Learn to make your own homemade hydroponics system to grow virtually any plant, vegetable and fruit without soil.
Find out how to grow hydroponic strawberries by filling out their needs for steady temperature, humidity and light levels. It takes patience and care, but you can grow strawberries successfully.
It's amazing to see how many people look for information over the Internet on how to grow hydroponic strawberries. Despite the fact that strawberries are harder to grow in a hydroponic system than many other fruits and vegetables, a lot of people seem to think of them as an end-goal of their hobby, or business.
Before going further and explaining how to grow hydroponic strawberries, let me tell you WHY you should grow them in the first place. There are two main reasons for which people grow strawberries using hydroponics. One of them is for personal use, throughout the season. Hydroponic strawberries can be grown and picked in any month, regardless of the season outside, if you provide them with the right conditions. Think about getting home from work one late evening in November, craving some fresh fruit to relax your taste a bit, after that hasty lunch break sandwich you had last. Obviously, strawberries don't grow in November naturally and the store is too far away to go get some. But wait, your home-grown hydroponic strawberries are fully grown in the other room and you can pick them right out of their foliage!
The second reason you would want to learn how to grow hydroponic strawberries would be for profit. Yes, strawberries can make you a hefty profit…provided the fact that you sell them when they're out of season and they're bigger and more nutritious than what the local trader used to sell in August. Of course, the only way you can accomplish this is by growing hydroponic strawberries instead. Growing them this way instead of using actual soil will also save you a buck or two in the long run, since crops are a lot healthier if you grow them in hydroponic systems and they're also easier to maintain.
But let's get back to the subject and see exactly how to grow hydroponic strawberries, regardless of what you plan on doing with them afterwards. Take a look at the factors you need to be careful of during the process:
I'm not really sure if there is an actual strict temperature limit studied by someone for hydroponic strawberries, but in general you will want to keep the heat up at around 70F during the day and 57F during the night. You should make sure that temperatures don't go beyond or drop below these limits, since they can have severe effects on the growth of the strawberries. If temperature levels are too high, strawberries will stop producing flowers and fruit, so your work will be cut short. Similarly, if they go too low, the strawberries' vegetative growth will be hindered and fruits and flowers can grow harder or smaller, or simply not grow at all.
Strawberries like to get wet, so they like higher humidity levels. Some hydroponic systems have humidity controllers on them, but when you're growing large amounts of hydroponic strawberries you will have to provide them with external humidity as well, especially if you're growing them in a greenhouse.

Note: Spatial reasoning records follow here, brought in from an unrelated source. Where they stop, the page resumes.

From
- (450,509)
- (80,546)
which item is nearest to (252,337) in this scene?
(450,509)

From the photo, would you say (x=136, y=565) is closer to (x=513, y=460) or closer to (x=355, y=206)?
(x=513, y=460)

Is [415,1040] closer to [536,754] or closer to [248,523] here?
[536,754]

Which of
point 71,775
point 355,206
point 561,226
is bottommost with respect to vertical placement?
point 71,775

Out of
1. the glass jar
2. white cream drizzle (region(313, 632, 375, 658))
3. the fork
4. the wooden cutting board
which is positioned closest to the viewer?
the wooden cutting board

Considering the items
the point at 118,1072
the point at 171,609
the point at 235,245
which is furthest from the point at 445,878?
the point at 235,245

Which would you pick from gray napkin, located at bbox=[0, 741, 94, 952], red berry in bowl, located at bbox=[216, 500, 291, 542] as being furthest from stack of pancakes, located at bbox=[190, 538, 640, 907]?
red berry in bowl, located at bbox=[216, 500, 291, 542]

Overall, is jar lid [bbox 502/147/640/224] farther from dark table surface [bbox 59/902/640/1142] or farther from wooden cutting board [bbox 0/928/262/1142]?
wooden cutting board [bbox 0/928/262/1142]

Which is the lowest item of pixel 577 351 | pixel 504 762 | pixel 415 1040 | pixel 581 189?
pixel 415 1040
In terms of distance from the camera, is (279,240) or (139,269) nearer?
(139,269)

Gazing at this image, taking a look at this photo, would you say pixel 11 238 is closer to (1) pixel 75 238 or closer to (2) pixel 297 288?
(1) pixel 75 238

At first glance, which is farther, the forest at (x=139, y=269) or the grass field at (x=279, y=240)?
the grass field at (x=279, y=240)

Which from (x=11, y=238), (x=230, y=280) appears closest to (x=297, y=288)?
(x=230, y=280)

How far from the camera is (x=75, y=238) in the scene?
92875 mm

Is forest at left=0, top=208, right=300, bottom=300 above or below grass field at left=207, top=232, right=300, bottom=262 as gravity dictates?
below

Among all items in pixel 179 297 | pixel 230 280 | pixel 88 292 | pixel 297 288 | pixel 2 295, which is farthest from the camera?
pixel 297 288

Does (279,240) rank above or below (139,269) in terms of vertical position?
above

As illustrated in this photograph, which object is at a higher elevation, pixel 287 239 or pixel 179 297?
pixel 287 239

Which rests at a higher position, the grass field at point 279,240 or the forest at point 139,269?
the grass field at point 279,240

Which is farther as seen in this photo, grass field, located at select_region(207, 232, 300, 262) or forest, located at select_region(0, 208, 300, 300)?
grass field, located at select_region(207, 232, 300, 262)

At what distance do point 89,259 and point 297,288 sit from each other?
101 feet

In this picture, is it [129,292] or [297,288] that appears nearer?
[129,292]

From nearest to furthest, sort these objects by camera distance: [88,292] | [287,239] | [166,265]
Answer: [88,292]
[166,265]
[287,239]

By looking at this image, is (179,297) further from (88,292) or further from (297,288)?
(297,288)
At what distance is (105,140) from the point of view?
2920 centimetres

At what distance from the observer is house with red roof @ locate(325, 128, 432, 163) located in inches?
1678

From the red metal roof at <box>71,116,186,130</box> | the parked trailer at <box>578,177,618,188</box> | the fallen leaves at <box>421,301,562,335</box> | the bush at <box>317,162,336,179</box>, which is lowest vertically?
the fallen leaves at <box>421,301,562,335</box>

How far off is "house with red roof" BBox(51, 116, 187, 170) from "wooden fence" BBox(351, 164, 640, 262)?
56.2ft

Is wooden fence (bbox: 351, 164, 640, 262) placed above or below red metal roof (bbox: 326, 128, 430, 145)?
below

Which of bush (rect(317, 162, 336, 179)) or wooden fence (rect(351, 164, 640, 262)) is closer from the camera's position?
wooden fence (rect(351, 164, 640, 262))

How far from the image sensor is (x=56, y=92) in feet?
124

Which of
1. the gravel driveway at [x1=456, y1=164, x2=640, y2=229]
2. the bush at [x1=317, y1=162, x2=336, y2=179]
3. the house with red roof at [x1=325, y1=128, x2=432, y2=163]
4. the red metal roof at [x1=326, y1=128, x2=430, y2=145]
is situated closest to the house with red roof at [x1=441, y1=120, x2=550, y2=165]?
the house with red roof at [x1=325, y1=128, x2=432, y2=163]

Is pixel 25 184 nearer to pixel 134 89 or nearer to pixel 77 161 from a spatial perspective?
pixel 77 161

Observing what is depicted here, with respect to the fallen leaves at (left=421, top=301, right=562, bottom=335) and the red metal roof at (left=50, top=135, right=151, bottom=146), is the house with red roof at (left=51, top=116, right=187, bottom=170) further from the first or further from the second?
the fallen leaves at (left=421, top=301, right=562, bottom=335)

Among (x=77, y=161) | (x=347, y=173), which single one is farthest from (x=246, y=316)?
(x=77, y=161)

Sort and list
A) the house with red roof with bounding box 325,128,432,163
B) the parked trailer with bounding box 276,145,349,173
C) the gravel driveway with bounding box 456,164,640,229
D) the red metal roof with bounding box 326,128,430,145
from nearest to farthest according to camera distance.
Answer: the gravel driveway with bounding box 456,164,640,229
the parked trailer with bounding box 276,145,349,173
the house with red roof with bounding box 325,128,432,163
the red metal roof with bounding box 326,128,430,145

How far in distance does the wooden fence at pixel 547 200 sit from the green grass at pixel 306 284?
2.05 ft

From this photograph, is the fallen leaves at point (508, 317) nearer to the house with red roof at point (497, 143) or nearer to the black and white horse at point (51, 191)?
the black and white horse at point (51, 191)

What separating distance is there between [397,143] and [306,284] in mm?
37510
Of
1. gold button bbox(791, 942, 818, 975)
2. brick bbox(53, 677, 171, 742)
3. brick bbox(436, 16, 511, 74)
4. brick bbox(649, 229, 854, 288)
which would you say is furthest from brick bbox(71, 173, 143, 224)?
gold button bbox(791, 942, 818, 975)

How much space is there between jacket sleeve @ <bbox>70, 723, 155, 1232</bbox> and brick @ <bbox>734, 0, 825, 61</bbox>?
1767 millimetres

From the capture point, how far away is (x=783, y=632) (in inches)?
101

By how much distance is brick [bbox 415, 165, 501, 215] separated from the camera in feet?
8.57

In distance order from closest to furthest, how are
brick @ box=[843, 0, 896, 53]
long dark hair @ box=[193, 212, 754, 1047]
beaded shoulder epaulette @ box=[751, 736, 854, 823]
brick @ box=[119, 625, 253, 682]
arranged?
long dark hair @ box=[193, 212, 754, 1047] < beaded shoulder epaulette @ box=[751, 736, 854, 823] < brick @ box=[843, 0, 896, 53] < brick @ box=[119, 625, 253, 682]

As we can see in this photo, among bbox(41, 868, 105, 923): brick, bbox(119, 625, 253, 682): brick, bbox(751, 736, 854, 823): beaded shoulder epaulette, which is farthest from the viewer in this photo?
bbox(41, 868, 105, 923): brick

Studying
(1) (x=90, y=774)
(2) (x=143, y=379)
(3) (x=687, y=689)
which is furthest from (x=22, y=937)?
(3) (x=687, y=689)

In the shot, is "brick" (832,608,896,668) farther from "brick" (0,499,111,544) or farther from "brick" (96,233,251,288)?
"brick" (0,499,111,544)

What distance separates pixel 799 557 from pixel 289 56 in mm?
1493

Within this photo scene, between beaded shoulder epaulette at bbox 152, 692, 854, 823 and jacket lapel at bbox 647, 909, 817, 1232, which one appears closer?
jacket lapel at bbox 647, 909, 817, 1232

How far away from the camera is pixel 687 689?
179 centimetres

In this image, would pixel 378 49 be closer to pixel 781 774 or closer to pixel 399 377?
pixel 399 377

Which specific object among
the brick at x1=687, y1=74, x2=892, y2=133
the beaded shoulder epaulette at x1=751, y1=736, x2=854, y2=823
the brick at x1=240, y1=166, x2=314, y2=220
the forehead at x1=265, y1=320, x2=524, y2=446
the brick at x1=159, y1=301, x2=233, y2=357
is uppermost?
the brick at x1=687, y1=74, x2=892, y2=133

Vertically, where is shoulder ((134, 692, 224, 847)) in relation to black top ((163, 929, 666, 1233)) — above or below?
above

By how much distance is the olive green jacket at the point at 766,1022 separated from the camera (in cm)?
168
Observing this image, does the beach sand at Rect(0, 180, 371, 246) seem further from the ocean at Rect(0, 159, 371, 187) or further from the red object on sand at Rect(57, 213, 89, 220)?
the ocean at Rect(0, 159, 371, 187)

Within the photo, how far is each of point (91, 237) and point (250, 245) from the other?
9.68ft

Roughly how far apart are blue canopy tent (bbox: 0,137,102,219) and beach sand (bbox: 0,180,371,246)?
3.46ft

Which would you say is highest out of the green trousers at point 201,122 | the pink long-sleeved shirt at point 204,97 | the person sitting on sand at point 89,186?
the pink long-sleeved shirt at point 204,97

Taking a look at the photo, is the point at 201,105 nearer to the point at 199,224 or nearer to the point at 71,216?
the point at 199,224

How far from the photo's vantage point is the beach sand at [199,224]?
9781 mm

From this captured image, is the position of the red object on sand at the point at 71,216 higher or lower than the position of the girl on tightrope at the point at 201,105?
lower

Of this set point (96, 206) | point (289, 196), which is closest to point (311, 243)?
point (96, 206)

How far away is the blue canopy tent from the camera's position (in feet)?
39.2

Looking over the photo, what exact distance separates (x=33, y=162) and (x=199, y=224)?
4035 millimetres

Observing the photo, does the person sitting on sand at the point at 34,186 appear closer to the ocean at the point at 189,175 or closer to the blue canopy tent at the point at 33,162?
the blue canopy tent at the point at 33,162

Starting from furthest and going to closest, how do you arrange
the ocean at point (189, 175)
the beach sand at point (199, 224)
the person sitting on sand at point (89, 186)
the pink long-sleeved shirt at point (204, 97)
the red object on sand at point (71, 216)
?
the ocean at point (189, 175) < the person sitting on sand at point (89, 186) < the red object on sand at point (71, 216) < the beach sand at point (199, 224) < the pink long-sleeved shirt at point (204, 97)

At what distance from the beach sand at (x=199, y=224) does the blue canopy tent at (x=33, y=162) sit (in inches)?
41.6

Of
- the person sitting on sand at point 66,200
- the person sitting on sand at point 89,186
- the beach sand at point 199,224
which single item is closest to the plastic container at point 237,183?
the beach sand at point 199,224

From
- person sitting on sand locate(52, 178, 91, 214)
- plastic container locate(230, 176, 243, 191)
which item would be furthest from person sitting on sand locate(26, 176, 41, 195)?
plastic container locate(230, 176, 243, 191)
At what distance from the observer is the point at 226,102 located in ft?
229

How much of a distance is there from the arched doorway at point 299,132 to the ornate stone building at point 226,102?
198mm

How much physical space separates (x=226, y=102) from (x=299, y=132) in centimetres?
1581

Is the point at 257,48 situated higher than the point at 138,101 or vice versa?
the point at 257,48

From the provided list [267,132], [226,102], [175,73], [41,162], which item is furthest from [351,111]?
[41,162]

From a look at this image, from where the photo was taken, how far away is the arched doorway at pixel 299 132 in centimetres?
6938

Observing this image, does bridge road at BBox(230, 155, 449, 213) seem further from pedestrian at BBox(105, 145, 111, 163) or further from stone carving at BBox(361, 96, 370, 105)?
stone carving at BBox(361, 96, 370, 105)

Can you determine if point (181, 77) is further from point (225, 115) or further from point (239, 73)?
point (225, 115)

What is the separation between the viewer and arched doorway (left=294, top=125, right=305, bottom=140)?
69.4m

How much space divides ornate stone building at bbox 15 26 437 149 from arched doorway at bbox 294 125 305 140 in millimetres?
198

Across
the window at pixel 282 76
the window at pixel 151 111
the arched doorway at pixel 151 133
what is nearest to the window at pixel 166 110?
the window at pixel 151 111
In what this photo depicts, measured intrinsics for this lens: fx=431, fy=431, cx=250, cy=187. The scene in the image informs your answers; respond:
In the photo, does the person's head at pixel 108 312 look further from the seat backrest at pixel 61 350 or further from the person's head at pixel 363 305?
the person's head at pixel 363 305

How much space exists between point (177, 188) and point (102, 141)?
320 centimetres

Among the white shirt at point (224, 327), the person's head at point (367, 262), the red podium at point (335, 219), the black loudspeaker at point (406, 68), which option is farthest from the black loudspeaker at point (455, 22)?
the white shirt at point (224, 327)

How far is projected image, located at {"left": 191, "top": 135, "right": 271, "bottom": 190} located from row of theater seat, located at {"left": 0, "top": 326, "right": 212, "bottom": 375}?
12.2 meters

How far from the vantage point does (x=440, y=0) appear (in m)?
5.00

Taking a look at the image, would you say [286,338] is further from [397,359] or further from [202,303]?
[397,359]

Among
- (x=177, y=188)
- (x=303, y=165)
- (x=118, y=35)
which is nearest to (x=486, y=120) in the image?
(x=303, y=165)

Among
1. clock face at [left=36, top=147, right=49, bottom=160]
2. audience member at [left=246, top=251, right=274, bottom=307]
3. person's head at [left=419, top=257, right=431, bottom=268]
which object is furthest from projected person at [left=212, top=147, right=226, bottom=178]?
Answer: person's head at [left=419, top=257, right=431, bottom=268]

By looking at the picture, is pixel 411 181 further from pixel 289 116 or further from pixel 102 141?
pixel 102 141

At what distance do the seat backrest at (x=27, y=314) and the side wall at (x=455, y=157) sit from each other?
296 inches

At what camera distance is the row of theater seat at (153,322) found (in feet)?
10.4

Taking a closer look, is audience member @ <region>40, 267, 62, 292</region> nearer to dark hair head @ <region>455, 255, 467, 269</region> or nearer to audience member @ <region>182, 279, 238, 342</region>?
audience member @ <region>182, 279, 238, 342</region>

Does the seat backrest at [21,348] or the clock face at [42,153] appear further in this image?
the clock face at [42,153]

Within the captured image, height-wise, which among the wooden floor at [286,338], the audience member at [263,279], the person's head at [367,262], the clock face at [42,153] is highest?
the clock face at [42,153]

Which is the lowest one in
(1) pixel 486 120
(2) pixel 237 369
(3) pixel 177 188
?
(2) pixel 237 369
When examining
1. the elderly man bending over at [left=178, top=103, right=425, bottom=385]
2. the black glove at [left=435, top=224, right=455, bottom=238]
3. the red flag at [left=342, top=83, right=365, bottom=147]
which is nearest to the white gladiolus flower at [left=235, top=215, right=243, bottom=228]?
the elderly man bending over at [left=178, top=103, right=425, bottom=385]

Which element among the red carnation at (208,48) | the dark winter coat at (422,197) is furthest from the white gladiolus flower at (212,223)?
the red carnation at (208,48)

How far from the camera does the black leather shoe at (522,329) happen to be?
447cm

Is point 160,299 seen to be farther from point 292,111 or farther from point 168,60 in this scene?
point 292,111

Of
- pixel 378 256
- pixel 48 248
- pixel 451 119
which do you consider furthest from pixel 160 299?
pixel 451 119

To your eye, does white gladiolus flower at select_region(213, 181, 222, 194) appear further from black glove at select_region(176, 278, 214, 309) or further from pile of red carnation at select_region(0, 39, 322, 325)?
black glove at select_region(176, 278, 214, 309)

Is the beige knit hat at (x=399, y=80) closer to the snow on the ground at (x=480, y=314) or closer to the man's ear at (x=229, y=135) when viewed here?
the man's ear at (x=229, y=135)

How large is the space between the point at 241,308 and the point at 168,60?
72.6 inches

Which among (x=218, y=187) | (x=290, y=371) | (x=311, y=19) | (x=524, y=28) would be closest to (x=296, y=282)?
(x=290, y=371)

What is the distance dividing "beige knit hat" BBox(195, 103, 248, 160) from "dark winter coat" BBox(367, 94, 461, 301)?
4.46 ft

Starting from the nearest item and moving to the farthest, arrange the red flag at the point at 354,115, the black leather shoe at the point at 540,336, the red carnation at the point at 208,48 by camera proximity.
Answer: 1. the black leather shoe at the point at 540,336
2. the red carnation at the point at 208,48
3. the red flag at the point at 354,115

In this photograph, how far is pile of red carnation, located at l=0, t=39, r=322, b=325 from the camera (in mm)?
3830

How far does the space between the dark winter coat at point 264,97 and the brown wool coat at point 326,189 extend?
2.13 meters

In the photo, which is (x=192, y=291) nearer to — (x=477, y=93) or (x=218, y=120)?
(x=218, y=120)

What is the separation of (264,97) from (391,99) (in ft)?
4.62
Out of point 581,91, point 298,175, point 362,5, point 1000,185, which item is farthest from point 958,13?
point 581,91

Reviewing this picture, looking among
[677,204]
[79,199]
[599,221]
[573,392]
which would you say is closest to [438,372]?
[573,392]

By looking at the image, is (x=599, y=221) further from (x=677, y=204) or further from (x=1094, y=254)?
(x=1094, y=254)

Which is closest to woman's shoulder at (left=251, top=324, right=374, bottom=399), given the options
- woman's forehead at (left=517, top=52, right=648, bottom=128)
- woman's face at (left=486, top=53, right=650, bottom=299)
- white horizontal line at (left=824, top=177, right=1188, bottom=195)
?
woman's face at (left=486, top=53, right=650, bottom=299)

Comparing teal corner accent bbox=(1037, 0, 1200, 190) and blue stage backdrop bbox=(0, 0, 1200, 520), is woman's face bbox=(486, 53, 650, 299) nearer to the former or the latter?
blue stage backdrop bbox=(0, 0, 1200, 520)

Tweaking humidity levels can also help you get rid of foliage pests such as various insects, spiders and thrips.
Strawberries, like most other plants, have their own photoperiod and they need light at specific times. If you're growing them in a greenhouse that has a lot of incoming natural light, this won't be an issue since the strawberries will draw their light naturally from there. When the sky is clouded for longer periods, or some plants are positioned in darker areas, you may want to cast some additional lights to help them out. However, hydroponic strawberries aren't as demanding on light as they are on other factors, such as temperature for example.